Jean Herbert
Chants bauls

Les Bauls du Bengale sont des « fous de Dieu », dont la discipline spirituelle fait une large part au chant et à la danse. Ils cherchent « Celui qui est dans le cœur », le Dieu qu’ils appellent Manermânush et qui est tout amour.

(Revue Spiritualité. No 81-82-83. Février-Avril 1952)

Les Bauls du Bengale sont des « fous de Dieu », dont la discipline spirituelle fait une large part au chant et à la danse. Ils cherchent « Celui qui est dans le cœur », le Dieu qu’ils appellent Manermânush et qui est tout amour.

Ils revendiquent une antiquité plus grande que celle des Védas et se défendent de se rattacher exclusivement à aucune Écriture sacrée, mais invoquent avec une parfaite impartialité l’exemple de maîtres hindous et musulmans. Hors-caste pour la plupart, ils n’en exercent pas moins une influence très réelle.

Les chants traduits ci-après sont assez caractéristiques de leur mystique.

Jean HERBERT

Celui qui a plongé dans l’amour divin

mon cœur le reconnaît vite

quand il me visite !

Un voile de larmes brille dans ses yeux

un imperceptible sourire illumine son visage

— abîme de chaude tendresse

— extase d’amour infini

une lumière est allumée dans le lotus de son cœur.
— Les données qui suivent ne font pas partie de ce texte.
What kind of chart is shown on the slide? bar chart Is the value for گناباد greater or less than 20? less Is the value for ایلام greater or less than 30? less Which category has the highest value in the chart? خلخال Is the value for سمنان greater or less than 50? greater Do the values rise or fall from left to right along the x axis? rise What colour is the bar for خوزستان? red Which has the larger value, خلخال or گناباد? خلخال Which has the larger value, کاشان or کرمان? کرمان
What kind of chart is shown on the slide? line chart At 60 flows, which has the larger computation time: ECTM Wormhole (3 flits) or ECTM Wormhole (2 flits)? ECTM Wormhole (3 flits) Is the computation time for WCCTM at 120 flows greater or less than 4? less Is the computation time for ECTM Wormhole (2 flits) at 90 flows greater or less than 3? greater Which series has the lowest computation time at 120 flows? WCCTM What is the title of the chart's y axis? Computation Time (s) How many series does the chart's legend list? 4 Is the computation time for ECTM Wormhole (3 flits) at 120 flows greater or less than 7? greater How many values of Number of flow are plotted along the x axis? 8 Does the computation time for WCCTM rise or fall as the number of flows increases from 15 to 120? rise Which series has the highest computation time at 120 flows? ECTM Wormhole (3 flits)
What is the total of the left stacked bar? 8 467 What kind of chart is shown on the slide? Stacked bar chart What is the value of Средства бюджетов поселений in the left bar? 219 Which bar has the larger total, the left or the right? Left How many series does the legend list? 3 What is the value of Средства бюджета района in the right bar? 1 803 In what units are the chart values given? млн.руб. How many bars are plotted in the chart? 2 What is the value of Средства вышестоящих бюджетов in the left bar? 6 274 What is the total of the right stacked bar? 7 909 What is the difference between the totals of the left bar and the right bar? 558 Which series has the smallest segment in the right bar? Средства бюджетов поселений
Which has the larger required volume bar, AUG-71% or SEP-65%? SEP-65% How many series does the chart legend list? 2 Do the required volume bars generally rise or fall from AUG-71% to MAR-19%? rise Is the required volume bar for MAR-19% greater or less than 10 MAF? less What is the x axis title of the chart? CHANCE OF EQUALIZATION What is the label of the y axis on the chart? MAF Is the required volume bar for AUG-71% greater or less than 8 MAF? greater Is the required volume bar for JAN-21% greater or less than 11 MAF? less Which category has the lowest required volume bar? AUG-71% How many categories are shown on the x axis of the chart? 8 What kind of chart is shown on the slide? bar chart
Ah ! le flux de ses désirs s’est ensablé dans les dunes

mais, renversant tous les barrages

le fleuve de son amour a tout inondé…

*

0 ! obstiné, par ta cruelle impatience,

par ton insistance sans pitié,

veux-tu vraiment forcer les fleurs à fleurir

et remplir l’air de leur parfum ?

Ne vois-tu pas que le grand Artisan, mon Seigneur,

à loisir, par sa grâce

depuis la nuit des temps

des bourgeons fait s’épanouir les fleurs ?

Coupable est ton ambition

et ta volonté à contraindre la vie

en vérité, ton dessein est stérile

obstiné, rongé d’impatience…

Ne sais-tu pas que le fleuve —

silencieux, calme, s’écoule,

il t’invite…

C’est t’abandonner et te laisser flotter

avec ton âme pleine de Sa mélodie

ô obstiné, dévoré d’impatience…

*

Mon regard a plongé

dans les ténèbres de l’ineffable Joie.

Le lotus a refermé ses pétales blancs

sur cette rive du noir silence.

Mais le fleuve de la vie glisse

indifférent

— miroitement des abysses du Vide —

ses eaux glauques frémissent

au contact de la joie sans limite

Tais-toi !

Quelles notes joyeuses, égrenées par une flûte

— ô douce mélodie de mon Bien-Aîmé

sont portées par la houle des flots ?

J’en suis tout étourdi

je ne me souviens plus de rien !

je cours devant moi, sans savoir où…

ô folie de l’extase !

J’ai brisé toutes mes chaînes

et m’élance en avant…

Mon cœur défaille de pleurs,

vide comme une frêle nacelle

je flotte,

entraîné par les tourbillons

de l’ineffable Joie

en laquelle mon regard a plongé

profondément

dans le Vide…

*

Et les Bauls sont venus

ils ont dansé

ils ont chanté

Et ils ont disparu

dans la brume…

Et vide la maison est restée

vide… la maison

dans la brume…[1] .

*

Si dans ma cage

l’oiseau mystérieux

qui vient d’où… je ne sais

qui s’en va où… je ne sais

par hasard entrait

vite je le saisirais!

à l’une de ses pattes

je désir tant attacher

pouvoir attacher

la chaîne d’or

de mon cœur…

*

Dans l’océan de l’amour

Où toute forme épouse la beauté —

j’ai vu dans un éclair

celui qui vit caché dans mon cœur…

une coulée d’or brûlant

en fusion

Quel élan ! Quel désir

J’ai couru à sa rencontre

pour Le saisir dans mes bras.

Hélas ! je n’ai rien trouvé…

Maintenant

En vain je cherche

j’ai fouillé tous les bosquets

Où es-tu?

je suis inquiet

j’erre comme un fou

Où es-tu?

Un feu me consume

tout au fond de moi

qui me dévore

qui ne s’éteindra plus…


[1] Chanson murmurée par Shrî Râmakrishna peu avant sa mort.